TRAIL COMMUNICATION IS A SAFETY ISSUE: Trail communication between vehicles is not just a convenience, it is a safety requirement, IMHO. The ability to communicate with others that an obstacle is still blocked or has been cleared, or that a hazard is present, can save a lot of grief. Knowing others are on the trail, such as hikers, horses, or ATVs can be important for the safety of everyone on the trail. Whatever your group uses for communication, be it CB, HAM, GMRS or something else, get it and learn to use it.
YOU ARE RESPONSIBLE FOR THE RIG BEHIND YOU: When traveling the trail or when in a convoy to or from the trail, you are responsible for the vehicle behind you. You should try to keep that vehicle in your rear-view mirrors, as much as reasonable. If they are moving slower than the group and falling behind, you should slow down or stop as needed. The driver in front of you should see that you slowed down or stopped and do the same AS WELL. If everyone is doing their job, nobody will get left very far behind. When you come to a fork or turn in the road, you should wait at the intersection until you know the driver behind you sees the turn. He or she will make sure the same happens for the rig behind them. If someone needs a little privacy, you can't always keep them in view, but you can keep them in radio distance or sit just out of sight and wait for them to rejoin the ride.
GIVE PLENTY OF SPACE BETWEEN RIGS: A little bit of space between rigs is a good thing. Whether the rig in front of you is moving or stopped, you should not run up close behind them. Among other things, a little distance allows you to see the trail more clearly so you may see and choose the better line. When going uphill, staying back may keep you from being hit by rocks that are tossed or rolled down by the vehicle ahead of you. They may, at some point, need extra room to back or deal with obstacles. That will be much more difficult if you are right on their bumper. On really rough spots, simply wait at the bottom or top, as the case may be, until the leading vehicle clears the hill completely. If you cannot SEE them clear the hill/obstacle, call on the radio and ask if they have. Make sure you let others know when you clear a blind obstacle too.

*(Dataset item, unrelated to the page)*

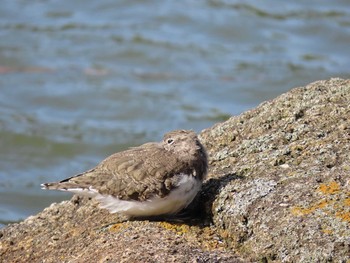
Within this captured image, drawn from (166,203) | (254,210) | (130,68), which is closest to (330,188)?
(254,210)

THE UPHILL DRIVER HAS RIGHT OF WAY: The general rule is a rig going up a hill has the right of way over those going down. In many cases, a rig going uphill must maintain momentum in order to clear the obstacle. If stopped mid-hill, they may have to back down and start again. It is "best practice" to simply move over, wait for them to clear the hill, and then proceed. The exception to this rule, like most exceptions, requires a little common sense and some common courtesy. If someone is sliding down a slick or icy hill or is on an obstacle they cannot stop on or back-up on, give them the right of way, regardless of their direction.
DRINKING IS FOR AFTER THE DRIVING IS DONE: Just don't do it. Drinking puts everyone on the trail in danger. Drinking and driving is not just dumb, it is illegal. The laws are the same as when driving in town or on the interstate. Just having an open container in a vehicle is illegal in all states west of the Mississippi River. This does not change because you are in the forest. Off-roading is challenging enough without being drunk or high on the trail.
ONLY FRIENDLY PETS, PLEASE: It is simple. If your dog is a danger to people or other pets, leave Fido at home. I have seen a few people wear out their welcome due to an aggressive pup.
BE KIND TO OTHERS YOU MEET ON THE TRAIL: Share the trail. Move over when you can and give motorcycles, ATVers, and faster-moving folks, the right of way. Move past hikers slowly, don't kick up any more dust than you have to, and be friendly. If you encounter horses, move to the side of the road and turn off your engine. Some horses are quite skittish, so ask the rider how best to proceed if needed. If you have to pass horses, go slow and try to keep the engine as quiet as you can. It really should go without saying, but no revving engines and no horns, please.
MEN TO THE LEFT BECAUSE WOMEN ARE ALWAYS RIGHT: This is not meant to offend anyone. It is just an easy way to remember the rule. When the group stops in a spot without facilities, this is a good rule of thumb to prevent conflicts in the bushes. Please remember to bury anything left behind at least 6” deep.
EXCEPTIONS: Rules are good things, but sometimes safety dictates an exception. These rules are not set in stone for a reason. An experienced off-roader will know this and adjust as needed. As Captain Jack Sparrow's pirate crew might remind us, "These rules are really more like guidelines, anyway". Knowing the rules is important. Learning when to use a little common sense and adjust them for the situation a sign of real experience. Remember, there is just one unalterable, never changing, rule in off-roading. That is SAFETY FIRST!
Of course, there are always more "rules" one can add. However, this is a good start. In the end, it all boils down to one simple phrase: BE FRIENDLY, BE HELPFUL & BE SAFE.